On peut douter de l'efficacité de la recette, lorsque son exécuteur testamentaire nous apprend que Coué... « est mort de chagrin ». Mais voyons jusqu'où est poussé la singerie de la prière : « Pour vous aider, vous devez vous servir d'un chapelet OBLIGATOIRE fait avec une ficelle de 20 à 25 nœuds »... « Il s'agit de faire pénétrer mécaniquement par l’oreille... Répétez la formule sur le ton employé pour réciter les litanies ».
Et notre Monsieur Homais de donner des formules : « Je serai de plus en plus courageux. Je serai de plus en plus brave}) etc... C'est évidemment, l'exaltation du moi, par l'autosuggestion.
Vous voyez clairement l'inversion. La méthode Coué utilise l'état suggestif et la répétition verbale comme le magicien envers son médium. C'est le type même de la suggestion à échéance, caractéristique de l'école de Nancy. Tout au contraire la prière perpétuelle véritable doit être purement mentale, elle doit se faire en toute lucidité... jusqu'à ce que Dieu suspende vos sens. La prière perpétuelle est une seule phrase d'amour, d'adoration pure qui s'adresse à Dieu pour le prendre par « un seul cheveu seulement » 391, pour le suggestionner Lui. Car, si un chrétien s'avisait de dire « Je », ce serait non pour l'exaltation de son courage, de sa bravoure, mais pour l'aveu de sa faiblesse, de sa vacuité toujours plus ressentie... attirant la tendresse du Père.
La méthode Coué est magique, prométhéenne, - comme toutes les recettes issues de la Gnose. Rendant l'âme de plus en plus « propriétaire », pleine d'elle-même, elle a pour résultat effectif de fermer la porte à Dieu car c'est la mémoire qui peut « posséder » Dieu. Il est paradoxal que son propagandiste actuel... porte le titre de « camérier de cape et d'épée » ! Plus grave encore qu'il veuille introduire la méthode dans les collèges afin de suggestionner les enfants par des disques. Il y a longtemps qu'Aldous Huxley dans son « Meilleur des Mondes » a montré comment, par « hypnopédie », on fabriquait des individus tels que ceux de la caste Delta « élevés dans une haine instinctive des livres et des fleurs ».
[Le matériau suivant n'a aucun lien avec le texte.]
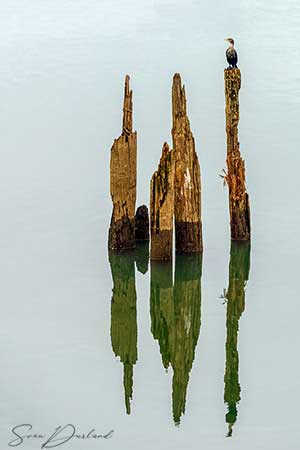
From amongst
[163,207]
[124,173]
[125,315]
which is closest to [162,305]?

Coué prétend que sa méthode est « purement instrumentale et peut servir au bien comme au mal »... Son utilisation en mal, notre époque ne la connait que trop. Quant au « bien » il s'agit du soulagement d'un mal de dents ! La prière, elle, n'est pas ambivalente ; en détachant le sujet du monde, elle ne permet pas l'alternative du Bien ou du Mal, elle livre le contemplatif au Souverain Bien qui l'envahit de son Amour.